Bush's invitation was announced last Thursday, one day before 22 Haitians died trying to escape their violence-torn country when their overcrowded boat capsized in shark-infested waters near the Turks and Caicos islands.
The US remains Haiti's largest trading partner and largest donor of humanitarian assistance.
Left-leaning Preval was president of Haiti from 1996 to 2001 and came to power again last year, after an armed uprising in 2004 ousted former president Jean-Bertrand Aristide.
Last year's elections for president and parliament were organized under the auspices of the UN Stabilization Mission in Haiti.
Asked about his attendance last month as an observer at a Latin American economic and "anti-imperialist" summit called by Venezuelan President Hugo Chavez, Preval said it should not harm Haiti's ties with Washington.

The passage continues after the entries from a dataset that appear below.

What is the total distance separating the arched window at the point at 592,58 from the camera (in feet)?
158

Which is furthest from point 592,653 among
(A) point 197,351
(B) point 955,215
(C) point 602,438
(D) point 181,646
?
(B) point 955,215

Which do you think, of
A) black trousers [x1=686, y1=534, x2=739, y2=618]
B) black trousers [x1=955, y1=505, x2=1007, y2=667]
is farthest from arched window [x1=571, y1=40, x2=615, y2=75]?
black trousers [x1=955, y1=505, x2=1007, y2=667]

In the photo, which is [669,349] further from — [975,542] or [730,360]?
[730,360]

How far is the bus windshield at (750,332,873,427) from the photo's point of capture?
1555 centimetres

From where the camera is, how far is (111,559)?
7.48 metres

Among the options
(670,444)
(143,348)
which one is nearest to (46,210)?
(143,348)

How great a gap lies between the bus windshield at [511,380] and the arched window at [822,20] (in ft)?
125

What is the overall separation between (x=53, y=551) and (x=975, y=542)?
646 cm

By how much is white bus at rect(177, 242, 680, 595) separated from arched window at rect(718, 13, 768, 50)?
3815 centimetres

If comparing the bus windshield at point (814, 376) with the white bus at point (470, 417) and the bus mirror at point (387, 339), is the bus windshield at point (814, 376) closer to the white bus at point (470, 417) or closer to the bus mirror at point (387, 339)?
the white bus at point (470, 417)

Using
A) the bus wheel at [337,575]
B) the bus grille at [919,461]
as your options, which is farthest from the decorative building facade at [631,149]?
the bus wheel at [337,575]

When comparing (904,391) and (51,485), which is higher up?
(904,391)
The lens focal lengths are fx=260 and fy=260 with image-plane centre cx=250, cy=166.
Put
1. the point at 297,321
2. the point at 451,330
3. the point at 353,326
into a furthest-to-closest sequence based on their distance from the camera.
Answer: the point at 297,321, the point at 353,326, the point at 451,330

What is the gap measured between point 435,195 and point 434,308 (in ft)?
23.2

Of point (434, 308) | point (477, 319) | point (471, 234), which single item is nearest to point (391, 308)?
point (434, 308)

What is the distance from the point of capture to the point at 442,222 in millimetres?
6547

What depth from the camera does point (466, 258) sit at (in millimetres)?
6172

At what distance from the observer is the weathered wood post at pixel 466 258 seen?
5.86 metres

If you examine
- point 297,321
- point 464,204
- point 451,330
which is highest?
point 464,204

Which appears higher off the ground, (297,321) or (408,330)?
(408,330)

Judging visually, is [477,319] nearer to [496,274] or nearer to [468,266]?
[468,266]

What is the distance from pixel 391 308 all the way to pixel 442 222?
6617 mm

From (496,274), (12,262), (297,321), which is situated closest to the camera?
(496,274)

"The US buys 80 percent of Venezuela's oil," said Preval, who sealed a deal with Caracas to get a significant discount on oil products and get a Venezuelan-built refinery in Haiti that could deliver 180,000 barrels per day.
Asked about Haiti's endemic fight against illegal drug trafficking, Preval said he intended to ask Bush for extra help in this realm since Haiti did not have the means to combat drug lords alone.
"As long as the demand exists, there will be production and Haiti will always be used a country of transit," Preval said, indicating the war on drugs was one of his top priorities.
"Drugs are an essential factor in Haiti's instability and insecurity," he said.
Eighty percent of the Haitian population lives below the poverty line on less than US$2 a day.
Preval is also to meet Democratic House Speaker Nancy Pelosi and African-American lawmakers from the Congressional Black Caucus including Congressman Chuck Rangel.
The Haitian leader's trip is to last until Friday and is scheduled to include visits with representatives of the World Bank, IMF and the Inter-American Development Bank.